Sample 2 was produced as described above with reference to the leather 1, with the pigment of the first layer 4 coloured black, providing also all the layers indicated above, as well as the textile layer 7, of a light colour. This represents the preferred exemplary embodiment of the present invention. The diagram resulting from the analysis is shown in FIG. 3, together with the precise reflectance value recorded at 980 nm.

Sample 3

Sample 3 differs from the preceding sample 2 in that it does not provide the second layer 5, in which the white pigment is dispersed.

Sample 3 was subjected to analysis in two different operating states. In the first case the sample was spread out on a light-coloured support (diagram of FIG. 4), while in the second case it was spread out on a dark-coloured support (diagram of FIG. 5). Both FIGS. 4 and 5 further indicate the precise reflectance value recorded at 980 nm.

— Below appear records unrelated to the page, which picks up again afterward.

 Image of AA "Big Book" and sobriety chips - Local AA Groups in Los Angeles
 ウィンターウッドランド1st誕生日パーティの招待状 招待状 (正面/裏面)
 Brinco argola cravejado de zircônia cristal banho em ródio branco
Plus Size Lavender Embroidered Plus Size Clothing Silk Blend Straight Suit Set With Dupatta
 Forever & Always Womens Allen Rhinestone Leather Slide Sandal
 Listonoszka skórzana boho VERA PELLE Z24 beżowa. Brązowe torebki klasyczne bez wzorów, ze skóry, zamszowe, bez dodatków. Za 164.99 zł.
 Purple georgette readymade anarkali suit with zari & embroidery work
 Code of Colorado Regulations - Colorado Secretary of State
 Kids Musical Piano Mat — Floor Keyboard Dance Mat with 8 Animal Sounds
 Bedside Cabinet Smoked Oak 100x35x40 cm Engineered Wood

As may be observed from the results of the analyses, the leather produced according to the prior art has a reflectance of less than 10% both in the visible spectrum and in the region of the near infrared, as might be expected.

With a leather of this type, therefore, the great majority of the infrared radiation is transmitted through the leather or is absorbed by same, causing the known drawback of overheating.

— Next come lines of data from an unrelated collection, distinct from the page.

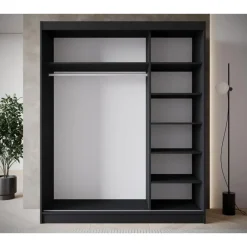 Meubella - Kledingkast Macerata - Zwart - 180 cm - Met spiegel Discount
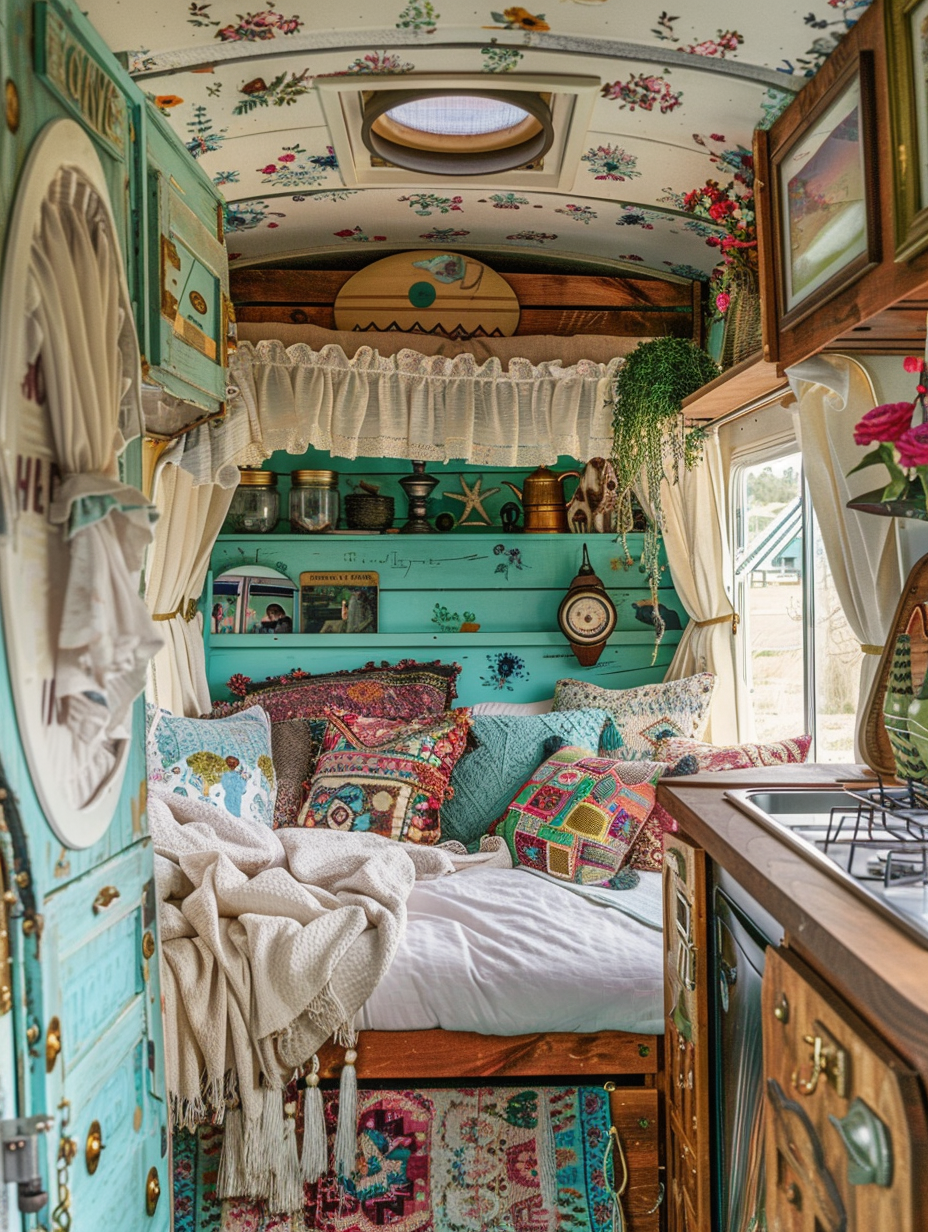 Boho camper interior. Cream textile drapery and patterned throw pillows on cot bed. Base stained wood wall panels and polished brass doorknobs detailed prominently on multiple vibrant turquoise paint overlapping cupboard doors to rear end. Mosaic decorated back splash by single stove with lid, cabinet sink, and characterized wicker baskets and vintage lantern with faux blue hydrangea bouquet on overhead shelf on side. Beside privacy screen with hanging green terrariums towards open curtained front window illuminated by twinkling battery run lights canopied across a beige ceiling. Visible steering wheel end opposite under improvised flower printed retractable shade. Mounted analog clock, carved wood wall decoration with identified carved pine butte nearby to a constructed second bed at knock up vintage lipstick wall revealing elements of green tinted side windows. Golden luxury designed compact fridge resting under dark walnut mounted folding countertop. With multicolor area rug over deprived laminate flooring. Finally adorned with hanging potted foliage towards kinds of vibrant lithographies on narrower wipe down wall sections revealing metal sections below. Outside bright blue sky and large beach surface cropping. Wheel has holder for modular red surfboard staking it on teal dyed flexible casing with identified license near modified underside for central ply covered wheel support matching slender_text quit wooden sidings divided by picture adorned margins.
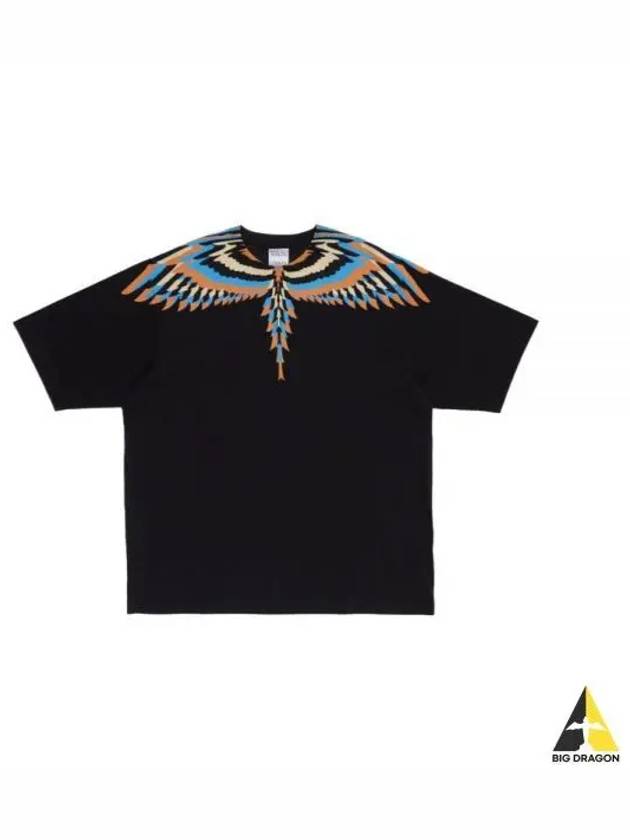 Optical Wings Printed Short Sleeve T-shirt Black - MARCELO BURLON - BALAAN 2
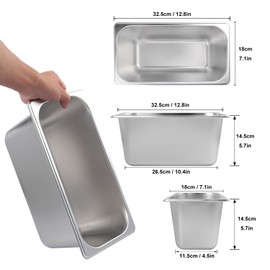 Biugaaufai 5 Pack 1/3 Size Stainless Steel Steam Hotel Pan with Lid, 6 Inch Deep Anti-Jamming Steam Table Pan, Professional Grade, Hotel Steam Pans for Catering, Restaurant, Home Kitchen & Dining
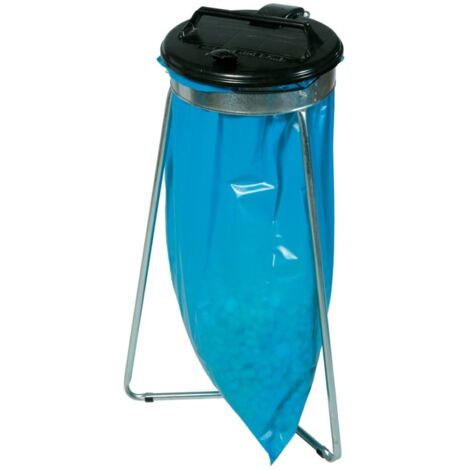 Abfallsammler 1x120 l stationär, mit Deckel, schwarz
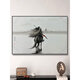 Pintura en tinta Zhao Zilong Cinco Tigre General Guan Yu pintura en tinta imagen de artes marciales antiguas Zhao Yun mural colgante pintura decorativa estilo C 50 * 70 CM aleación de aluminio cepillado-arte negro moderno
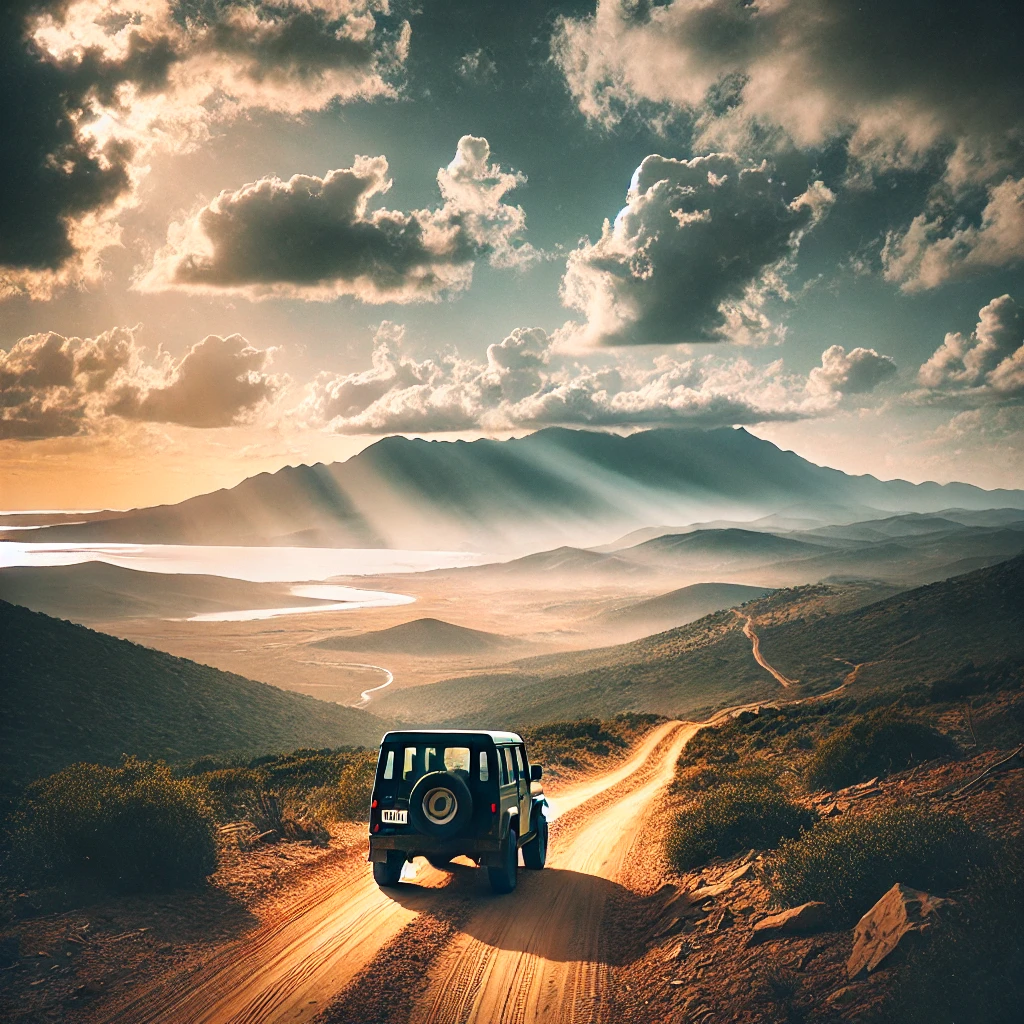 DALL·E 2025-02-02 09.27.55 - Un 4x4 tout-terrain roulant sur une piste sauvage à Tipaza, Algérie. En arrière-plan, on aperçoit les montagnes du Chenoua et la mer Méditerranée sous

Samples 2 and 3, however, exhibited a decidedly better behaviour. In fact, while maintaining a low reflectance in the visible field, necessary for imparting the dark coloration to the leather, they reflect a significant fraction of the infrared radiation, which will therefore not heat the leather or any underlying padding.

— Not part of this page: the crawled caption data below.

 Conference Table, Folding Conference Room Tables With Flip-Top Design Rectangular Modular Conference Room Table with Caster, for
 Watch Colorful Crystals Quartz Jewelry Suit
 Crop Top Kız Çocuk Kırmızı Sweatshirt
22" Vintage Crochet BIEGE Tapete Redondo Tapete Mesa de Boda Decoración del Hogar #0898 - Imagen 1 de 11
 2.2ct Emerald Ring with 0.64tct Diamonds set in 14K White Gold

Surprisingly, more detailed examination of the results of the analyses shows that the performances of the different samples on the other hand differ significantly from one another. In particular, it will be noted that sample 2, provided with a layer with white pigment and also with light-coloured fabric, has an optimum reflectance of around 73.5%, as a against a maximum reflectance of around 58% in the case of the absence of the layer with white pigment.

It should further be noted that in the case of the absence of the layer with the white pigment, the colour of the support on which the sample to be analyzed is deposited also assumes importance, inasmuch as when changing from a light-coloured to a dark-coloured support the reflectance drops from around 58% to around 41%. On the other hand, the presence of the layer with white pigment renders substantially negligible the coloration of the support on which the sample is deposited during analysis.

The results therefore highlight the importance of the provision in the multi-layer structure of the synthetic layer according to the invention of a layer capable of reflecting the infrared radiation, constituted to some extent by the light-coloured textile and, in particular, by the layer with the white pigment. That layer therefore has the function of reflecting a large part of the infrared radiation not reflected by the pigments with high IR reflectance that are present in the first layer. The polymeric material constituting the different layers of the leather is in fact substantially transparent to infrared radiation.

The presence of the layer of white pigment and/or of the light-coloured textile therefore advantageously makes it possible to avoid overheating, not only of the synthetic leather, but also of the material to which the leather itself is applied.

Particularly important and typical is the case of polyurethane paddings used for saddles for bicycles, motorcycles and vehicles in general, which absorb a considerable part of the infrared radiation and which would therefore tend to overheat and to heat the synthetic leather by conduction.

It should further be noted that such layer may conveniently be light-coloured or white, without altering the colour of the leather as perceived by the user when examining it on the outer surface, which is normally the only visible one, inasmuch as this layer is always hidden by the first layer containing the high-reflectance coloured pigments.

The present invention therefore solves the problem mentioned above with reference to the prior art cited, at the same time offering numerous other advantages, including the fact that, by avoiding overheating of the synthetic leather, its service life is also extended, owing to the slowing down of the normal ageing processes.